« Aie confiance » proclame le gouvernement

Par Vendredi 21 août 2015 Permalink 23

« Tout ce que je sais, c’est que je ne sais rien », disait humblement Socrate… Bien avant Jean Gabin! Cette sagesse n’est pas celle de ceux qui dirigent la France. Le gouvernement et le président de la république font mine de tout contrôler mais leurs déclarations péremptoires voulant montrer qu’ils ont la situation bien en main semblent venues d’une autre galaxie!

A tout seigneur tout honneur, quand François Hollande rabâche le mot croissance à longueur de déclarations, il atteint largement les limites de la méthode Coué. Ses promesses que plus personne n’écoute, achèvent de le rendre grotesque; elles arrivent à l’improviste surprenant même son entourage, sont plus démagogiques les unes que les autres et se basent sur un postulat, une croissance soutenue, qu’il n’a rien fait pour maîtriser, comptant exclusivement sur les rythmes économiques qui devaient laisser penser qu’automatiquement après l’orage vient le beau temps. L’orage on voit, le beau temps, non! Et ce n’est pas la crise brutale des pays émergents, la croissance molle américaine, ou simplement le ralentissement continuel de l’activité du secteur privé en France qui l’autorisent à systématiquement nous vendre son futur résultat économique comme un bonimenteur sur les marchés.

Stéphane Le Foll, porte parole du gouvernement s’est fendu d’une importante déclaration: « Ce qui s’est passé en Chine avec les dévaluations et, semble-t-il, un certain ralentissement au niveau de la croissance doit être regardé avec beaucoup de vigilance ». Tu parles, Charles! ça n’engage à rien, le gouvernement n’y peut strictement rien mais continue de faire semblant. Qu’il surveille de façon soutenue et attentive n’empêchera pas la France, devenue simple pion dans la mondialisation, de subir un choc dans quelques mois que les bourses actent dors et déjà.

Et puis il y a Bernard Cazeneuve, le ministre « anglais » de l’intérieur, qui s’acharne à sanctuariser le territoire britannique… Les médias outre Manche sont ravis de voir leurs policiers arriver à Calais pour palier à ce qu’ils présentent comme l’incurie des nôtres. Et le représentant français de remercier sans fin pour les quelques millions donnés par la perfide Albion qui nous laisse sur les bras la misère du monde. Quand ce monsieur se décidera-t-il à défendre les intérêts de sa patrie?

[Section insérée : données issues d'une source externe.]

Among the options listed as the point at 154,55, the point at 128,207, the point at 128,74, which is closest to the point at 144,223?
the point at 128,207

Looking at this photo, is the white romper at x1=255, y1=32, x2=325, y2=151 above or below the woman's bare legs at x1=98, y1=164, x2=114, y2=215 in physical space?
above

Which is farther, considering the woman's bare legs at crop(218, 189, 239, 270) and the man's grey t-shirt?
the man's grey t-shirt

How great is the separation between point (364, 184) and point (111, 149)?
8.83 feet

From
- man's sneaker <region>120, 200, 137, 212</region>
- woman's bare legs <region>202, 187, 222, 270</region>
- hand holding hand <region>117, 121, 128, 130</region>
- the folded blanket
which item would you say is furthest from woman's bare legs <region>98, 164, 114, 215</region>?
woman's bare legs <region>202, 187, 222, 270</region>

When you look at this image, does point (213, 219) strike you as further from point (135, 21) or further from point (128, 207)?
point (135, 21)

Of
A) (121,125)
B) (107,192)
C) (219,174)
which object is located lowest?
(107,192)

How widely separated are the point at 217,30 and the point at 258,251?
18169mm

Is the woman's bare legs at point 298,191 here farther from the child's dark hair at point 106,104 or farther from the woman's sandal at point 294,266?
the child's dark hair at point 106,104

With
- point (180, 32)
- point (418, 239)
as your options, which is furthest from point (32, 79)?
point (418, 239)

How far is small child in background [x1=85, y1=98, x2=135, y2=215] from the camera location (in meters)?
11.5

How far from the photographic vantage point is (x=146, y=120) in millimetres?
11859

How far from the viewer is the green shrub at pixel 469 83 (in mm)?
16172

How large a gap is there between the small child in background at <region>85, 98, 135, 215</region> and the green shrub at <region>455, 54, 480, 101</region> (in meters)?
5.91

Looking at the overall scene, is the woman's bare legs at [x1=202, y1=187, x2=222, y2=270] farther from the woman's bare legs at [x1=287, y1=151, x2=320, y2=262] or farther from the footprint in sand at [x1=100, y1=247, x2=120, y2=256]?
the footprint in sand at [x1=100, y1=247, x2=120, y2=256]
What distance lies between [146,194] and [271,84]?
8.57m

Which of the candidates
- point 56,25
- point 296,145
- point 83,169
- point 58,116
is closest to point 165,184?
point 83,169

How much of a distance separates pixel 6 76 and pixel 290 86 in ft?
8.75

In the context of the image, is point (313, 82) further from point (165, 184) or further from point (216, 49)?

Cette rentrée voit non seulement le gouvernement prendre ses rêves pour des réalités, mais aussi donner l’impression d’être totalement dépassé par l’économie mondiale ou les flux migratoires. Au lieu de chercher à anesthésier les citoyens, le courage politique, son honneur, serait de regarder la situation bien en face et partager les préoccupations avec les français en cessant de les prendre pour des imbéciles. Seule cette attitude responsable serait susceptible de redonner sinon l’espoir du moins confiance dans les dirigeants. Au lieu de ça, l’inspiration vient toujours du serpent du Livre de la Jungle qui donne le ton avec son « aie confiance » hypnotique et fallacieux.